La parole de Zarzalejos pèse, car elle est partagée par beaucoup d’esprits de l’intelligentsia madrilène. Hier, dans l’ultra-conservateur journal El Confidencial, José Antonio Zarzalejos se désole à voix haute que la Belgique ne prenne pas des mesures à l’encontre de Carles Puigdemont. L’ancien président de la Catalogne, qui réside à Bruxelles depuis plus de trois mois, enchaîne les conférences de presse chocs depuis la capitale belge, se réunit d’une manière hebdomadaire publiquement avec ses amis indépendantistes. Surtout, Puigdemont prévoit, a priori la semaine prochaine, une investiture qui le convertirait, depuis Bruxelles, en président de la République catalane.

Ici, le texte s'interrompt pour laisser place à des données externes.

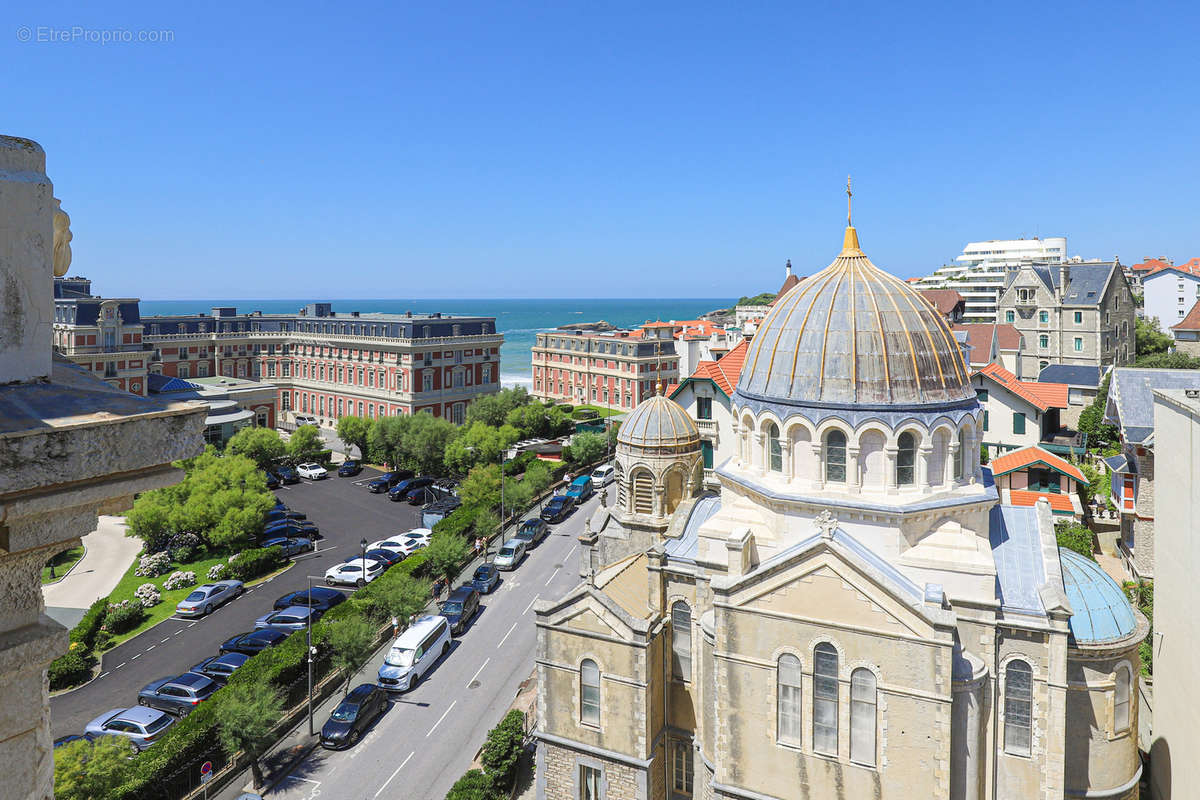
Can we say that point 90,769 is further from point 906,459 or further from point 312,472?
point 312,472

Les députés et maires indépendantistes feraient le déplacement pour constituer une Assemblée des élus et déclarer triomphalement Puigdemont président du Conseil de la République catalane. Les indépendantistes ne cachent pas leur désir d’humilier et de ridiculiser l’Espagne depuis la Belgique en intronisant Puigdemont président.

Silence belge

L’ambassadrice espagnole à Bruxelles Cecília Yuste se démène pour que le gouvernement belge prenne position contre Carles Puigdemont. Dans son panflet, José Antonio Zarzalejos se désole du fait que l’exécutif belge opte pour un silence radio assourdissant. Le premier ministre Charles Michel est dans une situation politique inconfortable, il gouverne le pays avec les nationalistes flamands qui soutiennent ouvertement Carles Puigdemont. Prendre position contre l’ancien président de la Catalogne pourrait ouvrir une crise politique rompant le gouvernement belge. Donc Charles Michel se tait et se borne à constater que le leader catalan est un citoyen comme les autres.

Le juge du Tribunal suprême qui instruit le dossier contre Puigdemont a retiré le mandat d’arrêt européen en décembre dernier, devant le fait que la justice belge n’allait finalement pas extrader l’ex-président. Aujourd’hui, comme à tous les Européens résidents en Belgique, s’applique à Puigdemont la directive 2004/38 qui stipule que si il n’y a pas de motifs d’ordre public, de sécurité publique ou de santé publique, il est impossible d’expulser un citoyen du pays.

Bruit catalan

Devant le silence de la Belgique face au bruit politique que fait Puigdemont, les secteurs les plus conservateurs de Madrid pensent qu’il est grand temps de déclencher une crise diplomatique avec le gouvernement belge. José Antonio Zarzalejos et ses nombreux amis pensent que Mariano Rajoy doit “attaquer” publiquement le gouvernement belge pour que celui-ci se positionne contre Puigdemont.

Les conservateurs ne supportent plus que le premier ministre Michel explique que c’est “l’Espagne qui a un problème politique avec Puigdemont et pas son pays”. Les faucons espagnols pensent qu’il est grand temps d’aller au clash avec la Belgique. Le but est d’empêcher la cérémonie d’investiture présidentielle que veut organiser Puigdemont pour se convertir à distance président de la République catalane.

L’éventuelle candidature indépendantiste de Puigdemont, toujours depuis Bruxelles, aux élections européennes de 2019 donnent des sueurs froides à l’Espagne. Mariano Rajoy, comme souvent, n’est pas chaud. Et pour cause, si deux États européens, l’Espagne et la Belgique, s’affrontaient dans une grave crise diplomatique, c’est le Conseil de l’Europe et les pays majeurs comme la France et l’Allemagne qui devraient intervenir. Le pire des cauchemars pour Mariano Rajoy.